— START Document extract —

# please help me to identify this one!



## ado0001 (Aug 27, 2007)

hi guys my name is Adrian from Mexico city and im very honored to become part of all this great site!
first af all let me introduce my aquarium characteristics so you can help me better to resolve my problem guys..

180L (1.20cm long 30cm wide 50cm tall)
ph 6
kh 4
gh 6
temp 27C
co2 home made (u know just the classic formula)
one bluble per second

light 3 lamps:
1 pl 2x36w (10 000K)
1 dymax 2x28w cu(6500k)
1grolux 40W (pink light)

my filter is a 305 fluval
i use flourish potasium 7ml 3 times a week
and excel 10ml everyday
only and very few water changes 1 every month 30% 
my sustrate is azoo grower

plants damaged by algae are:
musgo de java
bolbitis heuleodoti
Marsilea hirsuta
Proserpinaca palustris ''Cuba''
Hygrophila corymbosa angustifolia
Hygrophila corymbosa 'Siamensis'
Crinum calamistratum

i took some pics from my acuarium so please if someone knows which type of algae do i have and how can i attack it, i will really aprecciate it thank you all
you can see the pictures to identify this kind of algae:

http://ado0001.spaces.live.com/


----------



## Laith (Sep 4, 2004)

I can't see any pictures on the link but...

You have about 3.6wpg of light and most probably not enough CO2. You're also not fertilizing any macros or micros besides potassium so your plants may be starving...

Concentrate on getting healthy plants and the algae problems tend to be minimized. Also make sure you have lots of plants, especially fast growers at the beginning.


----------



## AaronT (Apr 26, 2004)

I can't see the pictures either. Is the Azoo substrate supposed to contain phosphate and nitrogen? If not, you should consider dosing those along with some micro nutrients as Laith suggested.

Oh, and welcome to APC. It's great to have you here.


----------



## Bert H (Mar 2, 2004)

Bienvenido a apc, Adrian! (Welcome to apc) The pics are accessed from the forum - helps to know the language. 

Looks to me like it's bba, for the most part. As Laith said, with that high a lighting, on an approx 50gal tank, you should go with pressurized CO2. You also need to add a full spectrum of fertilizers, both macro and micros. Here's some links which might give you some info on healthily growing plants:
http://www.aquatic-plants.org/articles/basics/pages/index.html
http://www.rexgrigg.com/

On the Spanish forum there are folks who are suggesting that phosphates and fertilizers cause algae. *THEY DO NOT!!* However, a lack of them, most certainly will.

— END Document extract —

■ Objectives
1. List the plants that the aquarium algae thread names as damaged by algae.
2. According to the aquarium algae thread, what filter does Adrian use?
3. Rewrite the paragraph of the aquarium algae thread beginning "Looks to me like it's bba" as a short list that keeps its main facts.
The material that follows has no connection to the aquarium algae thread.

— START Supplied data —

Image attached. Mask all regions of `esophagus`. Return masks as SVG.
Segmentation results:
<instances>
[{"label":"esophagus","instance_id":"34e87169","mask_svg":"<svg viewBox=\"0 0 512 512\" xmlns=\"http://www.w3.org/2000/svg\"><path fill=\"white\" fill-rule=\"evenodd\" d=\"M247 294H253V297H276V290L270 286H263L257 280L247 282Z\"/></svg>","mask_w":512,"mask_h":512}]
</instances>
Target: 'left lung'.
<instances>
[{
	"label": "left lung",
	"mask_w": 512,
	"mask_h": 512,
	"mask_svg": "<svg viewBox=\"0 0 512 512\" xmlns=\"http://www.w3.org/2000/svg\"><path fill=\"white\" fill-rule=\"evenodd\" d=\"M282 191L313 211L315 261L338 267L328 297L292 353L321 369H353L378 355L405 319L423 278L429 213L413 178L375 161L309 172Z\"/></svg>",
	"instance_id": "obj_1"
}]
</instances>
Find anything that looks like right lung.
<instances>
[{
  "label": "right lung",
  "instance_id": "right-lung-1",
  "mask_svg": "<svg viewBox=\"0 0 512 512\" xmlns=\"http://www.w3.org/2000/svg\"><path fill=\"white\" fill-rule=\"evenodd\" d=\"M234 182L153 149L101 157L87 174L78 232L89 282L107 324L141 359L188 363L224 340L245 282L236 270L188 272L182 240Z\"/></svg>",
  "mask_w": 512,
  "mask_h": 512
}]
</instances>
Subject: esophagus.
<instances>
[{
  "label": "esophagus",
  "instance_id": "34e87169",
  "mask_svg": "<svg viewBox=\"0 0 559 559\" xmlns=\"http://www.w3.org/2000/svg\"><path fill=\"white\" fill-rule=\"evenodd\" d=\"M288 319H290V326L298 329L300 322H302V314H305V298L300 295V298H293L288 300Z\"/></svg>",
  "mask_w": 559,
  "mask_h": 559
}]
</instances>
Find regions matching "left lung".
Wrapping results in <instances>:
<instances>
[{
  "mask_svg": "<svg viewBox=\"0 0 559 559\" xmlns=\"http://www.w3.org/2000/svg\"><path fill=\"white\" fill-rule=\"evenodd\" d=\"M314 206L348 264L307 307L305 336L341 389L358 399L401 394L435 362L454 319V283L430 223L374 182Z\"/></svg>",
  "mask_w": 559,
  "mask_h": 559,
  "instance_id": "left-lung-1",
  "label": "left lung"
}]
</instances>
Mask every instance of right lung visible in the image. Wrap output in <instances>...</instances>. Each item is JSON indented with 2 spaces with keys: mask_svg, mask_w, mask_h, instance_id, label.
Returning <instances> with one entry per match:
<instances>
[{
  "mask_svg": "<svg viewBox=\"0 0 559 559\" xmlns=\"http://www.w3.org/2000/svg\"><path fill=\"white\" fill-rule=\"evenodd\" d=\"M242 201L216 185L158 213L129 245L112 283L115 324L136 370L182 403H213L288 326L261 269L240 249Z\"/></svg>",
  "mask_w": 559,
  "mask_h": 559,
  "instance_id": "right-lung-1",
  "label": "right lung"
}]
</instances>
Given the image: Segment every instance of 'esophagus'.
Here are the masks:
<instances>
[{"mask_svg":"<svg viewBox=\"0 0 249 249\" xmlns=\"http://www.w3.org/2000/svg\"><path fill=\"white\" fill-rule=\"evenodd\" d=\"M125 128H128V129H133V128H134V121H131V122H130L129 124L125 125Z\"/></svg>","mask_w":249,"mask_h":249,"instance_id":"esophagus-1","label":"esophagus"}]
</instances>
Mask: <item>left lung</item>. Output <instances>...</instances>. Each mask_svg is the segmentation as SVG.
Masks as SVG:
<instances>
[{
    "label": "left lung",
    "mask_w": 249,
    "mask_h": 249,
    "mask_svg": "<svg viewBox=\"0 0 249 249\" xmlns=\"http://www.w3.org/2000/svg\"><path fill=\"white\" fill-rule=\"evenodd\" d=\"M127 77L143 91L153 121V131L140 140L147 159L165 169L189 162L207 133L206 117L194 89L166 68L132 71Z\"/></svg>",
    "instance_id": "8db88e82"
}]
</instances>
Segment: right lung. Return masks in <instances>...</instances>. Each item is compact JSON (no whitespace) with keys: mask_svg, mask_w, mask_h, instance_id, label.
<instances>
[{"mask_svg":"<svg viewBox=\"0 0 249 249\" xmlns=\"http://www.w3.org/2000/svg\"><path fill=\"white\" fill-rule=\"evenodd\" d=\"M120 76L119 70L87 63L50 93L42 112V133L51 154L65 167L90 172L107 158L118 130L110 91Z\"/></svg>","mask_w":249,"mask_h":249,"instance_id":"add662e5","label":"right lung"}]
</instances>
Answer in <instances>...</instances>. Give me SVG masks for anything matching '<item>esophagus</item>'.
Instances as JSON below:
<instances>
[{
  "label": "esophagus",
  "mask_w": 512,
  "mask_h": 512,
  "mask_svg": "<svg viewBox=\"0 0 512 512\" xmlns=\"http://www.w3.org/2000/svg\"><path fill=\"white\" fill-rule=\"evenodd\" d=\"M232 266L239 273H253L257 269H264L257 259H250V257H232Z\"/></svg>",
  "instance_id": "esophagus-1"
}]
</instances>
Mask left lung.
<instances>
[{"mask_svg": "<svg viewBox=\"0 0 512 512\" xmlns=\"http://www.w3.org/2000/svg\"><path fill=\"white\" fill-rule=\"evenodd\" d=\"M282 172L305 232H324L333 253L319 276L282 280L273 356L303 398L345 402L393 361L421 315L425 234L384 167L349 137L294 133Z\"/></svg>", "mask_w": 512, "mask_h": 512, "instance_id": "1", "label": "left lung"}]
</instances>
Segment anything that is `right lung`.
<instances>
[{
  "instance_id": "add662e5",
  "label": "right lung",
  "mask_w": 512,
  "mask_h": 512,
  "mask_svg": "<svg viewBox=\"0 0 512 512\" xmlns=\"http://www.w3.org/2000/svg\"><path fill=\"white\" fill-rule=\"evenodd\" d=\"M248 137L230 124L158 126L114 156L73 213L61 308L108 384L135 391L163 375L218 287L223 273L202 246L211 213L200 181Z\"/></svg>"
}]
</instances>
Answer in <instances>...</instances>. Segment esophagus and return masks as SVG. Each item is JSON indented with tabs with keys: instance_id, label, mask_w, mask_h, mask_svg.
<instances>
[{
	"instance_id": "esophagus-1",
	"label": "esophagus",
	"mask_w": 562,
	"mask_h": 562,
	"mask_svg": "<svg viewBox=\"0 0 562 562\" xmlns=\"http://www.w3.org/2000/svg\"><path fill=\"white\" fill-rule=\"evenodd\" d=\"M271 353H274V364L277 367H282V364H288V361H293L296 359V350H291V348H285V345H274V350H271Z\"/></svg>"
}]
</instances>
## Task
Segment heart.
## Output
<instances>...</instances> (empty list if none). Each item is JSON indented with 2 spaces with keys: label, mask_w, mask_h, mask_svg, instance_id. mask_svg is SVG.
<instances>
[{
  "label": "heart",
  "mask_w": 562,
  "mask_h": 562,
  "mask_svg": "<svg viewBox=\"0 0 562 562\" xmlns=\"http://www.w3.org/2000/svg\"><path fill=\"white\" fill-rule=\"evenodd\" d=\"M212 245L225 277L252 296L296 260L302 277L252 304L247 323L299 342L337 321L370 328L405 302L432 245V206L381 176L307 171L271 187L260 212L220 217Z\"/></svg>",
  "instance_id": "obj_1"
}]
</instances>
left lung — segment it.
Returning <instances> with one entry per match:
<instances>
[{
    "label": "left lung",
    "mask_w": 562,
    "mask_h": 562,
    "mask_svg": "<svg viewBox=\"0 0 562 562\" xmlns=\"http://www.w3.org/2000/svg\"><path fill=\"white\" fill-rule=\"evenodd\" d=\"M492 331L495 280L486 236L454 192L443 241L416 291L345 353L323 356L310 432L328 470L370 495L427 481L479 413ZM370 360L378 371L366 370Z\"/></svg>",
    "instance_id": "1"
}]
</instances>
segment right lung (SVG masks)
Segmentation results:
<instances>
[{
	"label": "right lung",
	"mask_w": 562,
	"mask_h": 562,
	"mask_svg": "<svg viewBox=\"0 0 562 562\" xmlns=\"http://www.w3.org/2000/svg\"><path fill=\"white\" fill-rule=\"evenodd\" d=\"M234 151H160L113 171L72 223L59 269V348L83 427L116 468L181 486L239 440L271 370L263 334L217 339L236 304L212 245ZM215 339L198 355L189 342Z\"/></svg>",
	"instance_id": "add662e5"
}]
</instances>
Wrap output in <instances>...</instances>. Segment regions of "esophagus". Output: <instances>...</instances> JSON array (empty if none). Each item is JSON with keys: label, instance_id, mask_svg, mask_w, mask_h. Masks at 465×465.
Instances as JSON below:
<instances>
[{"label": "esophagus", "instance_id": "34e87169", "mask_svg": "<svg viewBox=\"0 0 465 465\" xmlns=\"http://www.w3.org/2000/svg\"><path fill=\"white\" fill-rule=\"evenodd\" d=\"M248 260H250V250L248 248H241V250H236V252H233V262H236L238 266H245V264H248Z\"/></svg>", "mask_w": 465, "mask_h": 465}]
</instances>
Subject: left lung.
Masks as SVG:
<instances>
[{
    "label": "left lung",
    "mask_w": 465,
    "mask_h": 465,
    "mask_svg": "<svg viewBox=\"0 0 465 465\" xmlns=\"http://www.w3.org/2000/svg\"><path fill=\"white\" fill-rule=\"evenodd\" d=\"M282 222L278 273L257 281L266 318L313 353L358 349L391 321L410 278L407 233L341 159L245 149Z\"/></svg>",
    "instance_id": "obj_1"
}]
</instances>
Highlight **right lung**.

— END Supplied data —

■ Task solutions
1.
- musgo de java
- bolbitis heuleodoti
- Marsilea hirsuta
- Proserpinaca palustris "Cuba"
- Hygrophila corymbosa angustifolia
- Hygrophila corymbosa 'Siamensis'
- Crinum calamistratum

2. A Fluval 305.

3.
- The algae appear to be mostly bba.
- With such strong lighting on a tank of about 50 gallons, pressurized CO2 is needed, as Laith said.
- A full spectrum of fertilizers, both macros and micros, should be added.
- Information on growing healthy plants is available at http://www.aquatic-plants.org/articles/basics/pages/index.html and http://www.rexgrigg.com/.